BPM: What ROI analysis did you do before the initial purchase and implementation of HFM?

Gorvett: Well, from a perspective of quantifying the ROI, we actually offered to come up with a business case that justified the investment and the effort that this would take. Two big unknowns at that point in time were IFRS and Sarbanes-Oxley. There was unease about the current processes and data integrity, the fact that we were closing our books between 15 and 25 days after each month-end.

So there was an unquantifiable justification for developing better BPM processes. But also, all the CFOs and financial controllers were asked, "If we do this program, what savings can you find?" Savings came out of the faster close, but they also came out of situations where someone might say, "We've got five people doing data collection in the old system. If we go to this new Web-based system and we do automated integration with the ERP systems, that will free up three of those five people." So we actually got the businesses to justify and identify what savings they could make.

The other justification was the cost of the software and the cost of the legacy maintenance and support. How many people did we have supporting legacy tools? Well, the businesses had about 15 people supporting multiple environments. We had contracts with Hyperion in each of the divisions, where we were paying for maintenance and service, and we've consolidated that all into one head-office contract.

BPM: Have you realized benefits beyond the fast close and some savings?

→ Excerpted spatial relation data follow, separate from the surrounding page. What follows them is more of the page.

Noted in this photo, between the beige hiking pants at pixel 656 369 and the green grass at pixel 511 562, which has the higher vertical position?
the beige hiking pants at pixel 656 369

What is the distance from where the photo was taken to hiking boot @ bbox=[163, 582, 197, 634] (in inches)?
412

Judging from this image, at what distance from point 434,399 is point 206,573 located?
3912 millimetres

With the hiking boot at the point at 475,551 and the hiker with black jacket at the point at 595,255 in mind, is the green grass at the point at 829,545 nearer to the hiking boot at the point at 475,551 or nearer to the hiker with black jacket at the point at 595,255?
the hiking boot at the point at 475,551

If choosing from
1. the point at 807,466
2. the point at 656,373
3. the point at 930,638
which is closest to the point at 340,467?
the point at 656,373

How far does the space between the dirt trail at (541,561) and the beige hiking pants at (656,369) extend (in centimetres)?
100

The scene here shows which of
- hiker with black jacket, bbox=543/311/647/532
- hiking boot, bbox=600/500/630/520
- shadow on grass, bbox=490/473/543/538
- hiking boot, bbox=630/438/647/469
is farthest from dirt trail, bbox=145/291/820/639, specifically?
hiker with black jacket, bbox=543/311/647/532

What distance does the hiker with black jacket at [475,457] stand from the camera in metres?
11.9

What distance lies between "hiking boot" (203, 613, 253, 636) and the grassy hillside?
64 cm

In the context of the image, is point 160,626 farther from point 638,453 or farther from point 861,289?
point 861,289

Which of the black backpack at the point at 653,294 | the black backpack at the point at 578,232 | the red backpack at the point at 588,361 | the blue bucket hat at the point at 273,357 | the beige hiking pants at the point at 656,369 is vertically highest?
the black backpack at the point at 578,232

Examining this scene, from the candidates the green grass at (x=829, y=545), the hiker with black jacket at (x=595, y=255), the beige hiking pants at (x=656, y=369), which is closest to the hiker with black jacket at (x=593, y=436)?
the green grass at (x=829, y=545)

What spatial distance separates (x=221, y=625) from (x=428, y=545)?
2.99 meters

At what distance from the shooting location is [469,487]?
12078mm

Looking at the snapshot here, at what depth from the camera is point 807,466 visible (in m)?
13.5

Gorvett: Absolutely. Another benefit to spin out of PRIME (the BPM portal name) is that we're getting more information. For example, we're now in a multidimensional environment instead of the two-dimensional legacy system. We can now split our data out and analyze it by product, by region, by channel, which we couldn't do in the past without a lot of extra work.

BPM: Are people using HFM fairly extensively to go in and look at data themselves and do comparisons across the company?

Gorvett: Yes. Analysis is being done continuously. People in far-flung parts of the business -- India, South Africa, South America, Asia -- just log on to Internet Explorer and put their data in and get on with their daily jobs. They don't have to worry about "Do I have the right drivers of my machine for the right version of Excel? Do I have a printer that will print this stuff out?"

Additionally, I don't have to spend three or four weeks every month-end sending out patches and upgrades and updates and supplementary information. When we do a change to the system, whether that be just to add a new account or include a new business or new way of collecting IFRS data, we change the system once and everybody gets that information immediately. So the reduction in downtime and the efficiency of the standardization of the system are a complete win. In summary, this has moved from a very manual, reactive situation, to a controlled, reliable, and stable proactive solution with highly adaptable and agile opportunities.